Voglio strapparmi il cuore ed essere libero per sempre.
Non voglio vivere come un funambolo appeso a quel filo di malinconia.
È meglio soffrire come ho già fatto in precedenza… È meglio che mi lecchi le ferite come ho fatto in passato.Soffrirò giorno e notte, notte e giorno. E questo potrà durare settimane, mesi, forse anche un anno.Finché una mattina, al risveglio, mi renderò conto che sto pensando a qualcosa di diverso, e capirò che il peggio è ormai passato. Il cuore è affranto, ma si riprendrà e riuscirà a scorgere ancora la bellezza della vita. È già successo in precedenza e accadrà di nuovo…
Mi ritrovo nuovamente qui, nella mia casa, che ho lasciato temporaneamente nella mia vita per rincorrere avventure che non mi competono.
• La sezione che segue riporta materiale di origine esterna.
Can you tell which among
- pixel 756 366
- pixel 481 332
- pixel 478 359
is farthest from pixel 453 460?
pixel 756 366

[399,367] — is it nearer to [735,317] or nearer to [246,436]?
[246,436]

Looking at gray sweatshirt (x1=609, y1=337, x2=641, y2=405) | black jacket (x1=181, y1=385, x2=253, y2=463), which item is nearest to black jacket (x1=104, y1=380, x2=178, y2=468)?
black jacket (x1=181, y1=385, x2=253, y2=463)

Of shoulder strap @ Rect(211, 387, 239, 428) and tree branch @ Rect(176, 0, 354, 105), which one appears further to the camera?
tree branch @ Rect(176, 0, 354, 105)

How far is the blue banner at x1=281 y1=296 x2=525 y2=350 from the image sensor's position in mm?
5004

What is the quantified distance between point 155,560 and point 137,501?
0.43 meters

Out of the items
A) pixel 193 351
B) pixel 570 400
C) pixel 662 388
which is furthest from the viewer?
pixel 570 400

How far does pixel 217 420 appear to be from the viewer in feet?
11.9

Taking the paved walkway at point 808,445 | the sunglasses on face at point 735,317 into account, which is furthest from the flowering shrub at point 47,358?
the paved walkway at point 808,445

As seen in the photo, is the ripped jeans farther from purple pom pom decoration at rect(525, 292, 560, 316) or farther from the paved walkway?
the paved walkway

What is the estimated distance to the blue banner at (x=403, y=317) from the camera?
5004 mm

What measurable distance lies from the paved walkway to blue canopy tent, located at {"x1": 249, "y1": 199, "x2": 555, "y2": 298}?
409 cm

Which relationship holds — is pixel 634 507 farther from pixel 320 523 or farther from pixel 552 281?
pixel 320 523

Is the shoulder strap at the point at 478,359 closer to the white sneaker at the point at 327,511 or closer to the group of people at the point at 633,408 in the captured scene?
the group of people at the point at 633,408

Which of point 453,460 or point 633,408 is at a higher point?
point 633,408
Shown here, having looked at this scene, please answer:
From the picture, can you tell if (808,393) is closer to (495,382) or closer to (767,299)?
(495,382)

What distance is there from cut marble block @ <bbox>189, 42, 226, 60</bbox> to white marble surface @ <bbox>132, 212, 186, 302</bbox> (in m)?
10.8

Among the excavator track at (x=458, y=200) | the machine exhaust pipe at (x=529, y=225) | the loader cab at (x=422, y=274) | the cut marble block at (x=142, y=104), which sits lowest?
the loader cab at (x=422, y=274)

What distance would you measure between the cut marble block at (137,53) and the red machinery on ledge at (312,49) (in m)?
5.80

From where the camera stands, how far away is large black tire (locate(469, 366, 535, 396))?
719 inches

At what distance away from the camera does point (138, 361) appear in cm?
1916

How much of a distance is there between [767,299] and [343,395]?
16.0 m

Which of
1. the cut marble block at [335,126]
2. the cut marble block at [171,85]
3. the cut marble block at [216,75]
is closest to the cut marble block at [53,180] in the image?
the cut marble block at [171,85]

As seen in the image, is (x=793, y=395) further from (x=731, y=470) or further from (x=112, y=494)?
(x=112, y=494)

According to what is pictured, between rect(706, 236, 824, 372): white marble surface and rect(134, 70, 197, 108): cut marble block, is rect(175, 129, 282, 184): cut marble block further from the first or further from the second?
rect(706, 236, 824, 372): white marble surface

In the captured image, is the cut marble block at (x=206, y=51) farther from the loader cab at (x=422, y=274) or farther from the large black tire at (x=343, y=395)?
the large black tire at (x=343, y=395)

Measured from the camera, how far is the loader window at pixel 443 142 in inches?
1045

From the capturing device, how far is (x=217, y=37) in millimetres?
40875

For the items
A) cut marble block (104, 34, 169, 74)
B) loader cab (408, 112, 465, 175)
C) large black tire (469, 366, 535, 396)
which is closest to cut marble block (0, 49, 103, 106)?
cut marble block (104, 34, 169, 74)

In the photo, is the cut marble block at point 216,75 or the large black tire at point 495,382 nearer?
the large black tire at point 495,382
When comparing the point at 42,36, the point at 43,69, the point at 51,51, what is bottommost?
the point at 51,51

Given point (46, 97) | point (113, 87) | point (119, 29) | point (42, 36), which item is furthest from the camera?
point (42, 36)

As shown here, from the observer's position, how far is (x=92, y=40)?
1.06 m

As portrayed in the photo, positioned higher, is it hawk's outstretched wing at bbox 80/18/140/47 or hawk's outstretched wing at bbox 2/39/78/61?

Avventure riguardanti un sentimento che io provo diversamente dagli altri, dove sono state coinvolte persone che non mi hanno capito, non mi hanno apprezzato, non mi hanno accettato per ciò che sono. Ed ora rieccomi nuovamente qui e come sempre faccio ritorno nella mia casa sicuro che non la abbandonerò mai più. La mia casa è il nulla.
Dietro la disperazione si cela la morte.
Se ti senti solo, rivolgi il tuo sguardo nella notte alla Luna; sarà meno doloroso condividere la solitudine.
Sapete cos’è una lacrima? È l’espressione massima di purezza del nostro cuore.